La docente entra poi più nel dettaglio di questa metodica: “Per la neuromodulazione non invasiva del tessuto cerebrale si utilizzano due tecniche differenti: la stimolazione magnetica transcranica ripetitiva e la stimolazione elettrica transcranica. Nel primo caso, un campo magnetico induce una corrente elettrica nel tessuto cerebrale. Viene posizionata una sonda stimolante (coil) sullo scalpo in corrispondenza dell’area della corteccia cerebrale scelta come target. Nel secondo caso, invece, una corrente elettrica viene erogata sul tessuto cerebrale grazie all’applicazione di elettrodi stimolanti posizionati sullo scalpo. Le aree accessibili alla stimolazione sono tutte le aree della corteccia cerebrale. Nella malattia di Parkinson, per trattare i sintomi motori, le aree più frequentemente stimolate sono quelle della corteccia frontale. La neuromodulazione può essere impiegata anche per trattare i sintomi non motori (depressione e disturbi cognitivi) scegliendo come target l’area dorsolaterale prefrontale di sinistra”.

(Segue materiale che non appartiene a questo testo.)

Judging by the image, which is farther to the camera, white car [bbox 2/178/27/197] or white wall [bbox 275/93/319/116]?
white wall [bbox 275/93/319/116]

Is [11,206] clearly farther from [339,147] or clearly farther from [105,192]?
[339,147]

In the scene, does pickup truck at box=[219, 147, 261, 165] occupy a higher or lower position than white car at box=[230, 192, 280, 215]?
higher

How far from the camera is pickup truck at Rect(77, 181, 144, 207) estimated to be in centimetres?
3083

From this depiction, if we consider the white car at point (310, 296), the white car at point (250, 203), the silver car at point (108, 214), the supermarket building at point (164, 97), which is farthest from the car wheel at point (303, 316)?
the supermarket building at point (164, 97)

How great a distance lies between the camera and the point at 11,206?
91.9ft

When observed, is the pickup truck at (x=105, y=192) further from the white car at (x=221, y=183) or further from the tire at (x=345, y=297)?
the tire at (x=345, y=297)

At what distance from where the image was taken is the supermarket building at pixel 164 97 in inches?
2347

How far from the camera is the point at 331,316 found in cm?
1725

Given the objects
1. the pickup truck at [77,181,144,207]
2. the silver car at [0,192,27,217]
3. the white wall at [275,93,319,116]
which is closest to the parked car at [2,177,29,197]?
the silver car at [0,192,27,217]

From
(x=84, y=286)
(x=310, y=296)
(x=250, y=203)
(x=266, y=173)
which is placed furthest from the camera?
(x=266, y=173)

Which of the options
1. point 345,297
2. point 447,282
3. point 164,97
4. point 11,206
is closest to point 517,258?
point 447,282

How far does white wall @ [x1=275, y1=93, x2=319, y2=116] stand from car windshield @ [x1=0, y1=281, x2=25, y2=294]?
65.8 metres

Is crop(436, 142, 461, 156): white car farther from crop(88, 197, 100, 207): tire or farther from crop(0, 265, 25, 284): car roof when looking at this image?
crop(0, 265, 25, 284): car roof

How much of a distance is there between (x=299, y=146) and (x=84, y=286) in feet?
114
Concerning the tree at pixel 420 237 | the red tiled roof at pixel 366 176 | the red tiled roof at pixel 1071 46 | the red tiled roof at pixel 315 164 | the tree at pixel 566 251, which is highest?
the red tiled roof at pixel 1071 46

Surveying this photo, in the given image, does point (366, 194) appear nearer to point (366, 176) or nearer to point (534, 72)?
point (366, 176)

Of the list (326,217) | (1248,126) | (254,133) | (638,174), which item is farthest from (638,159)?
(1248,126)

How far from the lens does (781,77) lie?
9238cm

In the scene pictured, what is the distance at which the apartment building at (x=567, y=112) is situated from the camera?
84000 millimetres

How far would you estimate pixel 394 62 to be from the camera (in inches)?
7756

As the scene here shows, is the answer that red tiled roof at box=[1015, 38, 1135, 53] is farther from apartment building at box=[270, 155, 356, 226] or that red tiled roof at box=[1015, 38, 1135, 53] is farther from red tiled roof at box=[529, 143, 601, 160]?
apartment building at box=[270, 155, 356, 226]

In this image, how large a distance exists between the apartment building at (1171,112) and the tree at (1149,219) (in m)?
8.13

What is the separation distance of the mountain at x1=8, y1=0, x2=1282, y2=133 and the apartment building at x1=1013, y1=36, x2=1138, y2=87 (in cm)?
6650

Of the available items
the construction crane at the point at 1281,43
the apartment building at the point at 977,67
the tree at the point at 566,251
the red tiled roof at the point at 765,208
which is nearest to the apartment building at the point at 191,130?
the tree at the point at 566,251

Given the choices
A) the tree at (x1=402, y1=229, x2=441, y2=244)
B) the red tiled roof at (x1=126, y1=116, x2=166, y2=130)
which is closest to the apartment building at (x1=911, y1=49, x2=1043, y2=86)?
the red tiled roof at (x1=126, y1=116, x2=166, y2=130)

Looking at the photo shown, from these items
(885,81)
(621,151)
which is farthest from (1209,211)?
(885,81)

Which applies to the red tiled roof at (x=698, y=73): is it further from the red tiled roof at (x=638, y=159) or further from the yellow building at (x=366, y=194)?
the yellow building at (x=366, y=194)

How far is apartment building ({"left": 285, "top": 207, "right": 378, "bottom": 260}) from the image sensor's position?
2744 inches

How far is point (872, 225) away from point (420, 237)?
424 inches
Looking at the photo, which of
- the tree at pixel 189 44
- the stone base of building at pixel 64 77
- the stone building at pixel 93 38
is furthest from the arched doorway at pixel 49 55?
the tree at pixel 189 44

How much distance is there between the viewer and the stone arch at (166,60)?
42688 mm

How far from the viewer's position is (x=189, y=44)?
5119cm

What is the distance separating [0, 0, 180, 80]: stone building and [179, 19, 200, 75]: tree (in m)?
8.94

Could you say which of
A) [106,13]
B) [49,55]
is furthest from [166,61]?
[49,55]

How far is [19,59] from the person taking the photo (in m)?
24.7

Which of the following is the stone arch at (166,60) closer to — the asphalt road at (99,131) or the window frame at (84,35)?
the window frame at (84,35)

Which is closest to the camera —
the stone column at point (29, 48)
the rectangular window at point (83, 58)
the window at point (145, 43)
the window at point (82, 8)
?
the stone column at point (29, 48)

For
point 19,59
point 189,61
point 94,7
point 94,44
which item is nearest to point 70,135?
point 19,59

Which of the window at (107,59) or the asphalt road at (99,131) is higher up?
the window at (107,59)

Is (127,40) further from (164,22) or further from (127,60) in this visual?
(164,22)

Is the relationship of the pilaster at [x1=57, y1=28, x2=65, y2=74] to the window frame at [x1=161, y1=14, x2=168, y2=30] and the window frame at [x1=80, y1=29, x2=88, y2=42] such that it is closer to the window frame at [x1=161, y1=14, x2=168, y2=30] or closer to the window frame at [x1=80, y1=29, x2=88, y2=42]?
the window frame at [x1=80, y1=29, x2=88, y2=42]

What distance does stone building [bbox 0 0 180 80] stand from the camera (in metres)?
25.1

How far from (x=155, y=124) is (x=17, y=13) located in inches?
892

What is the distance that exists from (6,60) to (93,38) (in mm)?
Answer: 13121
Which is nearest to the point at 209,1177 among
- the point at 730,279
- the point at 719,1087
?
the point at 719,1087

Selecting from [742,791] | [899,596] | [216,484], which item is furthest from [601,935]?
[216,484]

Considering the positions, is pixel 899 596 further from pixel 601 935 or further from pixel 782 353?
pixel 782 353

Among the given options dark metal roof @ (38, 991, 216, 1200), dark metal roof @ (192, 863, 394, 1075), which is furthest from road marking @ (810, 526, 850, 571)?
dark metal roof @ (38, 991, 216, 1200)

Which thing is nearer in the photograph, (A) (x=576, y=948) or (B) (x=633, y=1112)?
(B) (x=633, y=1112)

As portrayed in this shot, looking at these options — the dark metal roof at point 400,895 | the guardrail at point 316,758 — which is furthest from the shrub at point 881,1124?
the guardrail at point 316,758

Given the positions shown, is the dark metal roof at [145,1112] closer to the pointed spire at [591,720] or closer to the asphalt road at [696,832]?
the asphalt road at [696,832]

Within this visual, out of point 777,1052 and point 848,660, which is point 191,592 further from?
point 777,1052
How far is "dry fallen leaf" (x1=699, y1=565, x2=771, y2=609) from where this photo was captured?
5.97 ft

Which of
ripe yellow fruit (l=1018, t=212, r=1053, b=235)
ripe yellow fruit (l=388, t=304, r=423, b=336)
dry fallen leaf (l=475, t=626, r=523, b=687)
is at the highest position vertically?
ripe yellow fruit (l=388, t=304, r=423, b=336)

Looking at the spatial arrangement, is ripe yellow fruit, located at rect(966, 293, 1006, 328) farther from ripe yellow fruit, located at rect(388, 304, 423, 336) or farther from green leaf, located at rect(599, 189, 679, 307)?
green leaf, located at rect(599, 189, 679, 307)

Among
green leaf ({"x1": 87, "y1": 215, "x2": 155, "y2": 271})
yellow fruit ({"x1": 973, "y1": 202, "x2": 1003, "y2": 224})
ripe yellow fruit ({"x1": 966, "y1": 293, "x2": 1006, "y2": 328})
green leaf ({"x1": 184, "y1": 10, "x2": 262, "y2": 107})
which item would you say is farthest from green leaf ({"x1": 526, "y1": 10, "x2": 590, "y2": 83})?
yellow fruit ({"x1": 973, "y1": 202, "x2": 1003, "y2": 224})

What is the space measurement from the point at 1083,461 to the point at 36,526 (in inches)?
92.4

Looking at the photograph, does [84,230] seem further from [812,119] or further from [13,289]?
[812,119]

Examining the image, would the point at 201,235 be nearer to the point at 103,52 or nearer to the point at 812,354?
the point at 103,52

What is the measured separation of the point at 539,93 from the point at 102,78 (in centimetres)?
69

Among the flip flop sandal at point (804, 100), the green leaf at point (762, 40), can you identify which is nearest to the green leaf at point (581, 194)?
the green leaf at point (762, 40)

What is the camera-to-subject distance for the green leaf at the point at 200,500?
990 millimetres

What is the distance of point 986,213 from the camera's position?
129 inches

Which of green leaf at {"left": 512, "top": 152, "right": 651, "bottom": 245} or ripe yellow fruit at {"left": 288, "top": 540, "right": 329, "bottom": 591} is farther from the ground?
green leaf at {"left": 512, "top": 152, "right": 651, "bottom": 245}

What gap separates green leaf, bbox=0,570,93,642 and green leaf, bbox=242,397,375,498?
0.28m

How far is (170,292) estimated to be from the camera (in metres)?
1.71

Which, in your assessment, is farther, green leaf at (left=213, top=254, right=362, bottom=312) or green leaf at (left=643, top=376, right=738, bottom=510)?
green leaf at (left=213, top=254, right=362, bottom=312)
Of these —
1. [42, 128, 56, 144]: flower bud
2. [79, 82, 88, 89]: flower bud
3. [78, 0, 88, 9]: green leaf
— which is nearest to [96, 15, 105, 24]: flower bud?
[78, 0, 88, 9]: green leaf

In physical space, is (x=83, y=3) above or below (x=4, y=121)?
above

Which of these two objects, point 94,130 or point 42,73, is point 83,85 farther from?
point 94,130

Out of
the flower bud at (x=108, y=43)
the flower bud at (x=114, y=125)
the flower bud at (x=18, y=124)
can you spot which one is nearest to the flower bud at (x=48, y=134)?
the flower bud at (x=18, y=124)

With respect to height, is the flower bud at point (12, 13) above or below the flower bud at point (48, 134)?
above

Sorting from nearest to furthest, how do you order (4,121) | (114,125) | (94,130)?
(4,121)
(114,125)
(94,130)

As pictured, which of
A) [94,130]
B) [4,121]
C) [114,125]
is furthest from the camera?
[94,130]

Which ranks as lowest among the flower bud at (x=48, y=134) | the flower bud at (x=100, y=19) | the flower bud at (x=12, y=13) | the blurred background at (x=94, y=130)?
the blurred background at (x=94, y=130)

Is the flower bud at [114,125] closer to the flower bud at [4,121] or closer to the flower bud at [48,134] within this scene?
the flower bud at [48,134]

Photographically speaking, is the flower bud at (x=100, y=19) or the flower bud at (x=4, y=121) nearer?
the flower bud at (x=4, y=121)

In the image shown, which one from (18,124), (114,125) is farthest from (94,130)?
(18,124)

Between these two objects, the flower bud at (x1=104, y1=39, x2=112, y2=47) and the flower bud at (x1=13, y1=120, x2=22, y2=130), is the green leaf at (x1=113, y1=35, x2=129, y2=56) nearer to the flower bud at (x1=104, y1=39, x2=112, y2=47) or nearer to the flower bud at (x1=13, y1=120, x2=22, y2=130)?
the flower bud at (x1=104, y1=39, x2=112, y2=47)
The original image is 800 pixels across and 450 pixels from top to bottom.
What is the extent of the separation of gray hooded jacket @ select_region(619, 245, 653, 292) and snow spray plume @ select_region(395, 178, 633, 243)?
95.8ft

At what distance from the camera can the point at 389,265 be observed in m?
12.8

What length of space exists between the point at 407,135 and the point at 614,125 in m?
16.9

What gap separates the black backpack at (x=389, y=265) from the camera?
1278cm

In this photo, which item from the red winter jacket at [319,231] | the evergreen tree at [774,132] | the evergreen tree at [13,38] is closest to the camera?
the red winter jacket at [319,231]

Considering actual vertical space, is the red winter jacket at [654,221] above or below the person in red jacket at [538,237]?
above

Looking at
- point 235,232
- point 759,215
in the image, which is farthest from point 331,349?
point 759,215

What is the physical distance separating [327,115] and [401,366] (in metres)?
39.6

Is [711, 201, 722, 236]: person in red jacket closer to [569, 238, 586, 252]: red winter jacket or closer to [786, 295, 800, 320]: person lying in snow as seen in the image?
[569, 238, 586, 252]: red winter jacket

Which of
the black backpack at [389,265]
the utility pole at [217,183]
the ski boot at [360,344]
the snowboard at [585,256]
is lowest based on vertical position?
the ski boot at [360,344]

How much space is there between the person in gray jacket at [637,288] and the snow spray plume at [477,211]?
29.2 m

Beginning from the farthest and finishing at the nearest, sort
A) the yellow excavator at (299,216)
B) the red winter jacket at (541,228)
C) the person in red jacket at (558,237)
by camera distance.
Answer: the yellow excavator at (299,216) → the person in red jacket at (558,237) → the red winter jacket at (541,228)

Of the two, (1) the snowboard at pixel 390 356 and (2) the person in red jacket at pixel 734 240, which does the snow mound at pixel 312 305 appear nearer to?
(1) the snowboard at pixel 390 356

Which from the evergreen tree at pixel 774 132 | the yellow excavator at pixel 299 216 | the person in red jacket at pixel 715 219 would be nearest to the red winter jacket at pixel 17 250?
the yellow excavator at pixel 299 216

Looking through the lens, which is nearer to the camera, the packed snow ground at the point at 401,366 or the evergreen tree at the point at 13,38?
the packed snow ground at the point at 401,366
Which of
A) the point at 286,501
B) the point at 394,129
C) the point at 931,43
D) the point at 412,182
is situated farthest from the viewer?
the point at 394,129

Dalla mostra "NonChiamatemiMorbo", la storia di Riccardo, raccontata da Claudio Bisio e lella Costa
Nei pazienti con malattia di Parkinson si è rivelata utile, inoltre, anche una corretta attività fisica: “Diversi studi sperimentali – sottolinea la docente – supportano l’importanza dell’attività fisica nelle malattie neurodegenerative in generale, dunque non solo nella malattia di Parkinson, ma anche per esempio nella malattia di Alzheimer. Nella malattia di Parkinson, in particolare, trattandosi di un disturbo caratterizzato in maniera importante da aspetti motori, un allenamento ‘cucito’ sui bisogni del paziente per riapprendere certi gesti motori assume particolare rilievo”. L’attività motoria, dunque, avrebbe un ruolo significativo nell’indurre plasticità nelle cellule del sistema nervoso e nel rallentare la degenerazione dei neuroni che sono coinvolti in questa patologia.
I disturbi neurologici sono oggi la principale fonte di disabilità a livello globale e tra questi, stando ai dati illustrati dal Global Burden of Disease, Injuries and Risk Factors Study 2015, la malattia di Parkinson è la patologia che ha registrato la crescita maggiore in termini di prevalenza, disabilità e mortalità. Si stima che il numero complessivo di persone malate di Parkinson sia più che raddoppiato a livello globale negli ultimi 20 anni: nel 1990 si contavano 2,5 milioni pazienti, contro i 6,1 del 2016 (di cui 2,9 milioni di donne, il 47,5%, e 3,2 milioni di uomini, il 52,5%). La cifra, tuttavia, potrebbe essere anche più elevata, dato che molte persone non vengono diagnosticate.
Quali le ragioni di questa crescita? “È una domanda di difficile risposta – argomenta Avanzino –, perché la malattia di Parkinson è multifattoriale. Sicuramente l’aumento dell’età nella popolazione è un fattore favorente, da cui deriva un incremento dell’incidenza delle malattie neurodegenerative, dato che gran parte dei pazienti hanno più di 60-65 anni. Ma vi sono sicuramente anche altre cause di tipo ambientale: si parla molto dell’influenza dell’epigenetica, dunque dell’influenza dell’ambiente sullo sviluppo di patologie. Certamente anche queste possono essere prese in considerazione e sono attualmente oggetto di studio per comprendere meglio l’andamento dell’incidenza della malattia”. Dunque, poiché il numero di casi di Parkinson aumenta in modo significativo con l’età e le persone oggi vivono più a lungo, la prevalenza della malattia è destinata ad aumentare anche in futuro. Il Global Burden of Disease Study 2015 stima che potrebbero esserci quasi 13 milioni di persone con Parkinson entro il 2040.